Transporting Canadian heavy oil typically requires a 70:30 blend ratio of oil to condensate. Canada produces about 570,000 bpd of condensate, mainly from unconventional plays in the Montney and Duvernay. The remainder of the condensate used in the diluent pool is imported from the US through Pembina’s Cochin pipeline (95,000 bpd) and Enbridge’s Southern Lights pipeline (195,000 bpd). Earlier this year, Enbridge commissioned 15,000 bpd of additional capacity in Southern Lights to accommodate near-term heavy oil expansions. With both pipeline systems running at or near capacity, Alberta’s diluent pool strongly relies on growth in domestic condensate production to fill any shortfalls. Absent domestic supply growth railed imports from the US may be required to meet the growing diluent demand, which would raise diluent costs for Alberta’s heavy oil producers.
With crude oil egress in Western Canada expected to tighten around 2027, midstream operators have announced brownfield expansion plans to boost incremental capacity by about 840,000 bpd. Trans Mountain expects to add about 360,000 bpd to its west coast pipeline and Enbridge expects to increase its US export capacity through a series of phases totaling 430,000 bpd. In total this will add about 790,000 bpd of added egress between 2027 to the early 2030s with the potential for this number to be even higher with Enbridge flagging potential further optimization phases (3 and 4) of its Mainline system at a later date.

────

• _Set of tasks_:
A: In the passage on Canadian heavy oil, how much condensate does Canada produce?
B: Recast the paragraph beginning "Transporting Canadian heavy oil" from the passage on Canadian heavy oil as a short list of its main facts.
C: Continue the passage on Canadian heavy oil and pipeline capacity, starting after its final sentence.
The data has nothing to do with what follows.

• _Recorded information_:
────

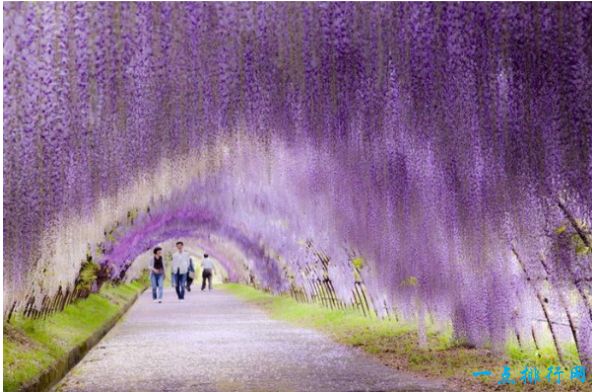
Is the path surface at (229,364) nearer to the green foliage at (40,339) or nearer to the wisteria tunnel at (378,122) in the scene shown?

────

• _Response list_:
A: About 570,000 bpd, mainly from unconventional plays in the Montney and Duvernay.

B:
- Moving Canadian heavy oil typically needs a 70:30 blend of oil to condensate.
- Canada produces about 570,000 bpd of condensate, mostly from the Montney and Duvernay.
- The rest of the diluent pool is imported from the US through Pembina's Cochin pipeline (95,000 bpd) and Enbridge's Southern Lights pipeline (195,000 bpd).
- Earlier this year, Enbridge added 15,000 bpd of capacity to Southern Lights for near-term heavy oil expansions.
- Both pipelines run at or near capacity, so Alberta's diluent pool depends on growth in domestic condensate to cover shortfalls.
- Without that growth, US imports by rail may be needed, which would raise diluent costs for Alberta's heavy oil producers.

C:
Gibson Energy announced at its Investor Day presentation its plans to deploy up to C$1 billion ($710 million) of growth capital over the next five years. The initiatives include plans to expand its patented Diluent Recovery Unit (DRU) by 50,000 bpd starting in 2028 – with an additional 50,000 bpd of capacity available if needed. The significance of this expansion is that it not only increases Western Canadian crude oil egress by rail, but it also returns diluent (condensate) to the Alberta diluent pool. Given that condensate is priced approximately on par with the West Texas Intermediate (WTI) oil price, it is at a premium to the price of fully blended heavy oil. This alternative transport method could spur interest from shippers looking to boost volumes while reducing cost exposure to condensate.
With a wave of additional oil takeaway capacity expected to hit the market, the prospect of a greenfield AB-BC pipeline could push combined egress capacity additions to roughly 2 million bpd. There are, however, several hurdles to be overcome before an official proposal is submitted to the Major Projects office by 1 July 2026. These include: a private sector proponent, provincial and indigenous cooperation, an amendment to the oil tanker ban, and the synchronized development of Pathways Alliance’s Phase 1 carbon capture project. While the MoU provides a framework for a potential new pipeline, the number of requirements and uncertainties makes underwriting a project of this scale, still rather speculative despite the new agreement.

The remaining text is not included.